Я не разговаривал с родителями на протяжении месяцев.
После смерти Черити мама и папа слегка спятили. Вместо того, чтобы попытаться справиться со смертью дочери, они начали выплескивать раздражение друг на друга. Они постоянно ссорились и бесконечно горевали. Но по одиночке. Они не знали, как утешить друг друга, все глубже и глубже погружаясь в пучины персонального горя.
Они разъехались спустя три месяца после случившегося, и оба покинули город.
Отец получил место в Неваде, где тут же похоронил себя в кипе работы и начал курить. Он даже не удосужился попрощаться перед отъездом. Думаю, он полагал, что «официальный» отъезд с неотъемлемыми наилучшими пожеланиями был для него слишком тяжелым.
Он позвонил только раз. За время разговора мы пересказали друг другу всю игру НФЛ, но не затронули ни одной жизненной темы. С тех пор мы не общались.
Мама переехала к Нью-Гэмпшир, подальше от воспоминаний о Черити и от меня. После трагедии она едва на меня смотрела. Я был живым напоминанием о почившей дочери. Когда она все же осмеливалась на меня взглянуть, ее глаза вспыхивали болью, а затем быстро перескакивали на что-то другое. Должно быть, она полагала, что расстояние в четыре тысячи километров между нами уменьшит ее страдания.
— Я буду тебе звонить, а ты сможешь приезжать ко мне, — говорила она мне в день своего отъезда из Копер Спрингс.
Я загрузил ее тяжелый чемодан в белый минивэн, который раньше использовался для того, чтобы возить Черити на уроки фортепиано, и наклонился, чтобы обнять ее на прощание. Она пахла лимонами. Как обычно.
Она сжала меня в объятиях сильнее, чем нужно, и долго бормотала что-то о том, что нужно заботиться о себе. Но по-прежнему на меня не смотрела, даже когда слезы окропили ее нежные щеки.

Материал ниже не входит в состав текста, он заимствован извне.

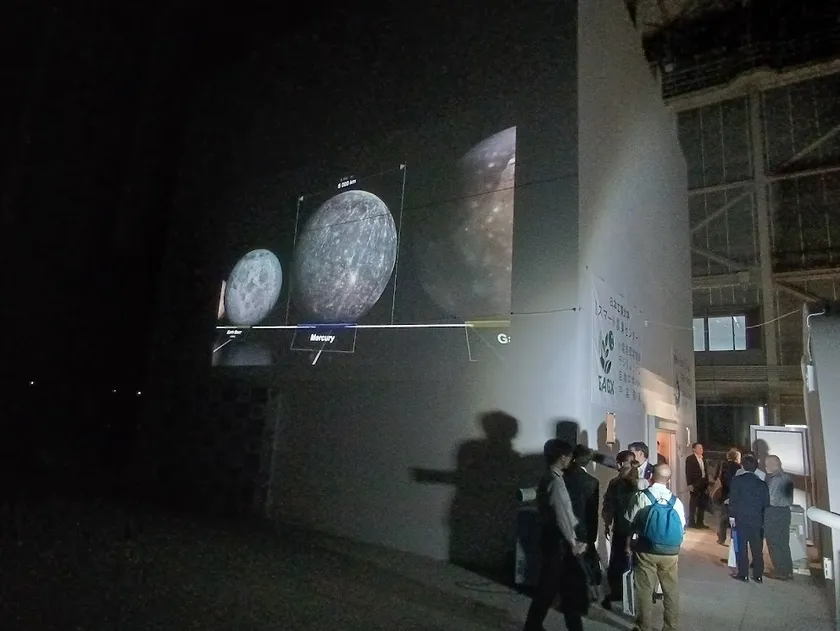 宇宙農業 日本工業大学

Она уехала, а я смотрел вслед белому минивэну, который растворился в конце улицы, словно все было так же, как в любой другой вторник, и она направлялась в школу, на уроки фортепиано или на футбольную тренировку.
Но она уезжала в Нью-Гэмпшир.
Это было прошлой зимой. С тех пор я говорил с мамой всего дважды, и обе беседы были напряженными и короткими, словно ни она, ни я не знали, что сказать.
И потому меня удивило ее сообщение. Кстати сказать, в неприятном смысле этого слова. Просто заинтересовало. Тихонько вздохнув, я сел за стол и открыл окно сообщений. Оно было адресовано мне, но копия отправлена и отцу тоже. Фантастика.
Я перечитывал e-mail, внутри меня кипели эмоции. Злость. Горечь. Раздражение. Оцепенелая часть меня хотела игнорировать их всех вместе взятых и не отвечать. Но гордая половина не позволяла. Поэтому я написал ответ.